Но однажды, без всякой видимой причины, в жизни Ивана Алексеевича произошли чрезвычайные перемены.
Однажды, проснувшись поутру, он почувствовал в себе какой-то прилив необыкновенной свежести и здоровья. Он с удивлением и с недоверчивостью отнесся к этому и, наскоро одевшись и зашнуровав ботинки, вышел на улицу, сохраняя по старой привычке прежнее брезгливое выражение лица.
И странное дело: все на улице показалось ему приветливым и умилительным. Недоумевая, Иван Алексеевич вернулся домой. Доброе состояние не покидало его и дома.
Привыкнув думать и анализировать свои поступки и движения, Иван Алексеевич, еще не изменяя на лице гримасы, принялся решать, что, в сущности, произошло. Но не знал.
Тогда, цинически смеясь, он пытался уверить себя в каком-то физическом перерождении, тем более что условия к тому были благоприятны – в течение одиннадцати лет, после разгула и пьянства, он вел спокойную, размеренную жизнь.
Но это было не совсем так. Вернее, это было именно так, но, наряду с этим, было нечто иное.
Тогда, обдумывая и поражаясь, Иван Алексеевич вдруг понял, что совершенно помимо его воли вместе с бодростью к нему вернулась та прелесть существования, которую он потерял одиннадцать лет назад.
Раньше он с горечью стал бы обдумывать, как, в сущности, унизительна для человека такая анатомическая зависимость, но теперь ему было все равно. Он чувствовал в себе радость; ему были приятны и серое тусклое небо, и дым из трубы, и кошка на крыше, и мухи, назойливо присаживающиеся то на его лоб, то на нос. Он не сгонял их даже и, в добром состоянии духа, весело подсмеивался и хлопал себя по коленям. Все, что раздражало его, – исчезло.
В несколько дней Иван Алексеевич совершенно переродился.

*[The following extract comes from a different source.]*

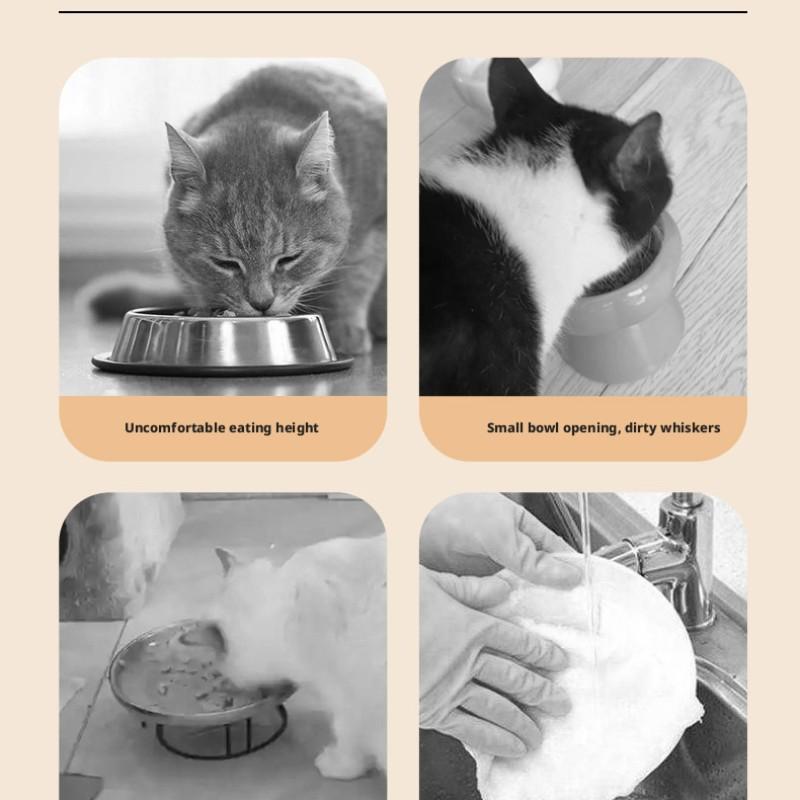 Uncomfortable eating height

Small bowl opening, dirty whiskers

Он просыпался теперь с улыбкой, шутил сам с собой и, надевая костюм или зашнуровывая ботинки, пел вполголоса, стыдясь и радуясь своему оживлению.
А однажды, позвав к себе в комнату дальнюю родственницу, старушку Капитолину Георгиевну Шнель, он принялся ей говорить о том, как, в сущности, хороша и прекрасна жизнь и как он был нестерпимо глуп, что ханжески потратил одиннадцать лет неизвестно на что.
И, говоря ей об этом, он жестикулировал руками, подходил к зеркалу и, причесывая свои давно не тронутые волосы, смеялся.
– Ах, – говорил он, – как я был глуп! Как глуп! Ну кому радость оттого, что я небрит и волосы мои до плеч? Кому это нужно, чтоб я презирал людей, и весь мир, и все существование? Да никому не нужно. Но я теперь знаю, как жить. Я сумею теперь жить. Мудрость не в том, чтобы людей презирать, а в том, чтобы делать такие же пустяки, как и они: ходить к парикмахеру, суетиться, целовать женщин, пить, покупать сахар. Вот мудрость!
Дальняя родственница, ничего не поняв на старости лет, сморкаясь в платок, ушла из комнаты, не зная, плакать ей или радоваться.